● **Input records**
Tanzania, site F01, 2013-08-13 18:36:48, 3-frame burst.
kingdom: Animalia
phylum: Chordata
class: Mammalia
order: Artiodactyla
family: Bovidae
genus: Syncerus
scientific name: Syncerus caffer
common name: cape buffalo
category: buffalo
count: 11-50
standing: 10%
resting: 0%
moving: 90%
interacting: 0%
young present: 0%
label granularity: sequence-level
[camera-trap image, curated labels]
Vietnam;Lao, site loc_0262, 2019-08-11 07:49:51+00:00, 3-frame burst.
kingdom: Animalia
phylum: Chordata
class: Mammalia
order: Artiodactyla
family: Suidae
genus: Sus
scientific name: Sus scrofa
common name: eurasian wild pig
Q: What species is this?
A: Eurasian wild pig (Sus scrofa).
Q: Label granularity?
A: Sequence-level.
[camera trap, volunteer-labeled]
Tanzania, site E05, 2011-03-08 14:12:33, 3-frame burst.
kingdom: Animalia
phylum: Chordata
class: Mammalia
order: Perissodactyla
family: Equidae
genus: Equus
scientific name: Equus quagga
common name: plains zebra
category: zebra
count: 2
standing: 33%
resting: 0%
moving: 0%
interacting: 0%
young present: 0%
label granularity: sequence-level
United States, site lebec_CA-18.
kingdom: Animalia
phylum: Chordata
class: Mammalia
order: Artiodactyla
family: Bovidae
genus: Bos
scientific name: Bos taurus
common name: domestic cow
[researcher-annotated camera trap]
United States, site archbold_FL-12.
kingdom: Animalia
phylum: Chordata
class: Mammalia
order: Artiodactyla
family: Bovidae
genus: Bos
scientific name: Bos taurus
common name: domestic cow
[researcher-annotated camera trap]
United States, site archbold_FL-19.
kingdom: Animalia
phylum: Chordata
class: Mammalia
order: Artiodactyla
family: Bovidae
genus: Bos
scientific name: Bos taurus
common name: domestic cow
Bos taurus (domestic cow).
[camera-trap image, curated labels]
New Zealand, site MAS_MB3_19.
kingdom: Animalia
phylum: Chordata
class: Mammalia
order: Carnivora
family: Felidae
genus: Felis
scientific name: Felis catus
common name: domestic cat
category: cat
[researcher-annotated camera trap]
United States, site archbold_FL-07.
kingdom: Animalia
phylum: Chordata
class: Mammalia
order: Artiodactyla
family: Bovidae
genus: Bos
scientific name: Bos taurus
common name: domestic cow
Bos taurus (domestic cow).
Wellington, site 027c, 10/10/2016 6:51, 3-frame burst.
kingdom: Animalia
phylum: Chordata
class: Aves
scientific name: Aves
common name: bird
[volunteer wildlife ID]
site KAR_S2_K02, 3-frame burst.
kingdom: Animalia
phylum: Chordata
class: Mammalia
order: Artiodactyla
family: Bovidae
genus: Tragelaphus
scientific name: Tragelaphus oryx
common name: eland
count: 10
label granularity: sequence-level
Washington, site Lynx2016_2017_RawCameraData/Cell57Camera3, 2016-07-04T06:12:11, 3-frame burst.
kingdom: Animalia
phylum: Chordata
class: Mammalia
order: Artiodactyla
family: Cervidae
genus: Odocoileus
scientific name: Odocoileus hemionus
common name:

● **How to complete this task**
Write every entry out again. Leave each one exactly as it is.

● **Written answer**
Tanzania, site F01, 2013-08-13 18:36:48, 3-frame burst.
kingdom: Animalia
phylum: Chordata
class: Mammalia
order: Artiodactyla
family: Bovidae
genus: Syncerus
scientific name: Syncerus caffer
common name: cape buffalo
category: buffalo
count: 11-50
standing: 10%
resting: 0%
moving: 90%
interacting: 0%
young present: 0%
label granularity: sequence-level
[camera-trap image, curated labels]
Vietnam;Lao, site loc_0262, 2019-08-11 07:49:51+00:00, 3-frame burst.
kingdom: Animalia
phylum: Chordata
class: Mammalia
order: Artiodactyla
family: Suidae
genus: Sus
scientific name: Sus scrofa
common name: eurasian wild pig
Q: What species is this?
A: Eurasian wild pig (Sus scrofa).
Q: Label granularity?
A: Sequence-level.
[camera trap, volunteer-labeled]
Tanzania, site E05, 2011-03-08 14:12:33, 3-frame burst.
kingdom: Animalia
phylum: Chordata
class: Mammalia
order: Perissodactyla
family: Equidae
genus: Equus
scientific name: Equus quagga
common name: plains zebra
category: zebra
count: 2
standing: 33%
resting: 0%
moving: 0%
interacting: 0%
young present: 0%
label granularity: sequence-level
United States, site lebec_CA-18.
kingdom: Animalia
phylum: Chordata
class: Mammalia
order: Artiodactyla
family: Bovidae
genus: Bos
scientific name: Bos taurus
common name: domestic cow
[researcher-annotated camera trap]
United States, site archbold_FL-12.
kingdom: Animalia
phylum: Chordata
class: Mammalia
order: Artiodactyla
family: Bovidae
genus: Bos
scientific name: Bos taurus
common name: domestic cow
[researcher-annotated camera trap]
United States, site archbold_FL-19.
kingdom: Animalia
phylum: Chordata
class: Mammalia
order: Artiodactyla
family: Bovidae
genus: Bos
scientific name: Bos taurus
common name: domestic cow
Bos taurus (domestic cow).
[camera-trap image, curated labels]
New Zealand, site MAS_MB3_19.
kingdom: Animalia
phylum: Chordata
class: Mammalia
order: Carnivora
family: Felidae
genus: Felis
scientific name: Felis catus
common name: domestic cat
category: cat
[researcher-annotated camera trap]
United States, site archbold_FL-07.
kingdom: Animalia
phylum: Chordata
class: Mammalia
order: Artiodactyla
family: Bovidae
genus: Bos
scientific name: Bos taurus
common name: domestic cow
Bos taurus (domestic cow).
Wellington, site 027c, 10/10/2016 6:51, 3-frame burst.
kingdom: Animalia
phylum: Chordata
class: Aves
scientific name: Aves
common name: bird
[volunteer wildlife ID]
site KAR_S2_K02, 3-frame burst.
kingdom: Animalia
phylum: Chordata
class: Mammalia
order: Artiodactyla
family: Bovidae
genus: Tragelaphus
scientific name: Tragelaphus oryx
common name: eland
count: 10
label granularity: sequence-level
Washington, site Lynx2016_2017_RawCameraData/Cell57Camera3, 2016-07-04T06:12:11, 3-frame burst.
kingdom: Animalia
phylum: Chordata
class: Mammalia
order: Artiodactyla
family: Cervidae
genus: Odocoileus
scientific name: Odocoileus hemionus
common name:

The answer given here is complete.